Фалькон понимал, что ему придется поговорить с Марко Барредой напрямую. Курадо дал детективу его номер. На этом телефонный разговор кончился. Фалькон откинулся на спинку водительского кресла, постукивая мобильником по рулю. Может быть, самоубийство Гамеро сделало Марко Барреду в какой-то степени уязвимым? И если это слабое место и Фалькону удастся его использовать, то сможет ли он благодаря этой слабости выяснить достаточно, — да и сможет ли он вообще что-нибудь выяснить?
Он понятия не имел, в каком направлении продвигается. Он говорил судье дель Рею о двух силах — исламском терроризме и другой, пока неизвестной, — каждая из них действовала безжалостно, однако он ничего не знал об их структуре, об их целях, о том, насколько они готовы убивать. Возможно, одно движение многому научилось у другого: не провозглашать четкой программы действий, применять гибкую схему управления, создавать самодостаточные, не связанные друг с другом ячейки, которые, получив дистанционный приказ активизироваться, выполняют свои разрушительные задачи?
Он говорил обо всем этом с самим собой, и у него наступило кратковременное прозрение. Вот в чем различие между исламской и западной культурой: когда исламисты совершают теракт, Запад всегда ищет «мозговой центр», который стоит за этим терактом. Где-то в сердцевине замысла должен таиться некий злой гений, таков порядок, которого требует западный ум: иерархия, план, достижимая цель. Итак, какова цепочка?

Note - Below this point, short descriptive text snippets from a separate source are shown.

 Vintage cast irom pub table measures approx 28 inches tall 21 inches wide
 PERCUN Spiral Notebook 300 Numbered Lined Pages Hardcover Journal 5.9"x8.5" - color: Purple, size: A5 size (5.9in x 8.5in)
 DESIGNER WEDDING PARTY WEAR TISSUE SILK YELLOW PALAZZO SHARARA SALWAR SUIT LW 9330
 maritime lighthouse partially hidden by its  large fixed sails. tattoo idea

Он начал двигаться вспять начиная от электрика, заложившего бомбу. Электрика вызвал имам, которому, в свою очередь, дал карточку электрика Мигель Ботин. Карточка — это связь между заданием и той иерархической вертикалью, которая это задание дала. Ни электриков, ни, если уж на то пошло, лжеинспекторов муниципалитета не было в здании в момент взрыва, и обе эти группы людей были такой же частью плана, как и карточка. Исламская террористическая ячейка не стала бы так действовать. Из этого логически вытекает, что единственным человеком, кроме исламистов, который мог активизировать Мигеля Ботина, был Рикардо Гамеро. Почему Гамеро совершил самоубийство? Потому что, пробуждая Мигеля Ботина к активности с помощью карточки электрика, Гамеро не понимал, что тем самым он делает его инструментом уничтожения здания и всех людей, которые в нем находятся.
Это могло бы стать достаточным основанием для того, чтобы покончить с собой.
В день взрыва сотрудников антитеррористического отдела КХИ никуда не выпускали из офиса: существовала возможность, что в их рядах орудует «крот». Лишь на следующий день Рикардо Гамеро смог выйти и потребовал встречи с кем-то из своего руководства — с пожилым мужчиной в Археологическом музее, — а от него потребовал объяснений. Но объяснения его не удовлетворили, и он совершил самоубийство. Фалькон позвонил Рамиресу.
— Полицейский художник так и не сделал портрет человека, с которым Гамеро встречался в музее?
— Мы его только что отсканировали и отправили в СНИ и КХИ.
— Пришлите и на компьютер детского сада, — попросил Фалькон.
— Вот-вот появится свидетель Хосе Дуран. Мы покажем ему снимки лицензированных подрывников, но я не питаю особых надежд, — проговорил Рамирес. — Бомбу мог сделать кто-то еще и потом оставить ее в мечети. А может быть, тот, кто ее сделал, когда-то был помощником специалиста по взрывчатым веществам и научился всему необходимому.